While rising demand has sparked two straight years of rallies, futures in New York are still trading about 65 percent below a record set in 2011, leaving the fiber at affordable levels for consumers.
“There seems to be good money interest in cotton,” said Arlan Suderman, the chief commodity economist for INTL FCStone Financial Inc. in Kansas City, who’s been tracking the markets for more than three decades. “We see it basically continuing in the near term, until we see alternative supplies coming to market. Right now, US cotton is very competitively priced on the global market.”
The net-long position in cotton rose 3.2 percent to 87,341 futures and options in the week ended Jan. 24, data published by the US Commodity Futures Trading Commission three days later show. That was just shy of an all-time high of 90,215 contracts set on Jan. 10, according to the figures, which go back to 2006.
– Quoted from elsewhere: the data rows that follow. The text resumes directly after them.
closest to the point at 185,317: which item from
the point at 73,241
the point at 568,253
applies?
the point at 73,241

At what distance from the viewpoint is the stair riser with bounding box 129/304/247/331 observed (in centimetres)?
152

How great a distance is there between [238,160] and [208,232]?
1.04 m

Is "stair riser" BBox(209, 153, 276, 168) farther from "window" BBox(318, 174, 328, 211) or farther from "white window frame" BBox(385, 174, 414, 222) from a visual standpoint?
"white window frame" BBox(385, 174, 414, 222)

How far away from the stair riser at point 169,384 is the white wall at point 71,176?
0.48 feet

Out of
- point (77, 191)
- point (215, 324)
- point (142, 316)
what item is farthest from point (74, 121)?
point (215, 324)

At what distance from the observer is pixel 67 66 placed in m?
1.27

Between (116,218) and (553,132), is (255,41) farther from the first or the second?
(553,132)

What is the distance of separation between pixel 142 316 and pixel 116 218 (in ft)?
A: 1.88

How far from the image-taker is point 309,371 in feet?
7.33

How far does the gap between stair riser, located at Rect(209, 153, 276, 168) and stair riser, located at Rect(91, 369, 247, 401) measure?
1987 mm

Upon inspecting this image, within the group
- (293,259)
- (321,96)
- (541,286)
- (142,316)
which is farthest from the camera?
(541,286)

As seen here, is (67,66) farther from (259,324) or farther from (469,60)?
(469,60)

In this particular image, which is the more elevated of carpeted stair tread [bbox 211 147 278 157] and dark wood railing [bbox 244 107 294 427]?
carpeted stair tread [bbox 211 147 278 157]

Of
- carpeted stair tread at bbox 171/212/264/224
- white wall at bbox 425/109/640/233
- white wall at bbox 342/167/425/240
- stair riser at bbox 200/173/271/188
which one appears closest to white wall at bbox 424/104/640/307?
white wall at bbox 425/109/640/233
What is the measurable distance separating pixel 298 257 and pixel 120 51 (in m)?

Cotton traded on ICE Futures US in New York climbed 2.5 percent last week. Prices were little changed at 74.86 cents a pound on Monday and are up 6 percent this month. Futures touched 75.37 cents on Jan. 5, the highest since August.
Consumption will probably outstrip production by 1.24 million metric tons this year, Cotlook Ltd., a Birkenhead, England-based research company, said last week. That can help to erode global stockpiles, which the USDA estimates at 90.6 million bales, each weighing 480 pounds (218 kilograms).
Demand is also coming at a faster pace this season, which ends July 31. US exporters have already sold 38 percent of expected shipments, topping the five-year average of 32 percent, USDA figures show.
The price gains will likely spur US farmers to increase plantings, especially with futures for competing crops relatively weak. American sowings may rise 7.6 percent this year to about 10.84 million acres, a Bloomberg survey showed. The USDA will release its first estimate during its annual Agricultural Outlook Forum Feb. 23-24.
Global producers are also increasing their harvests, with output expected to rise in Australia, China and India, the top grower.
Cotton has rallied in recent weeks even as commercial traders, including mills and producers, have held a large net-short position, or bets that prices will fall.
As investors added to the bullish holdings, it created a kind of tug-of-war between the two sides. The market’s next move has become a question of “who will blink first” and unwind their positions, Peter Egli, the Chicago-based director of risk management for Plexus Cotton Ltd., said in a report this month.
Some commercial traders have already been forced to cover. They had a net-short position of 182,191 futures and options last week. That compares with a holding of 187,785 in late November, which was the biggest since 2008.
The unwinding of those positions will have a “role” in boosting prices, but that may not be sustainable, said Gillian Rutherford, who helps oversee about $12 billion as a commodities portfolio manager for Pacific Investment Management Co. in Newport Beach, California.
World supplies are still “fundamentally heavy,” Rutherford said. “If China was to significantly increase their imports, or if we were to see wild growth in demand for textiles overall, then you could make the case that we can start drawing on world stockpiles faster than we’ve seen to-date, and that would be constructive” for prices, she said.
“But where we are right now, it’s questionable how long we can stay here without genuinely bullish inputs,” Rutherford said.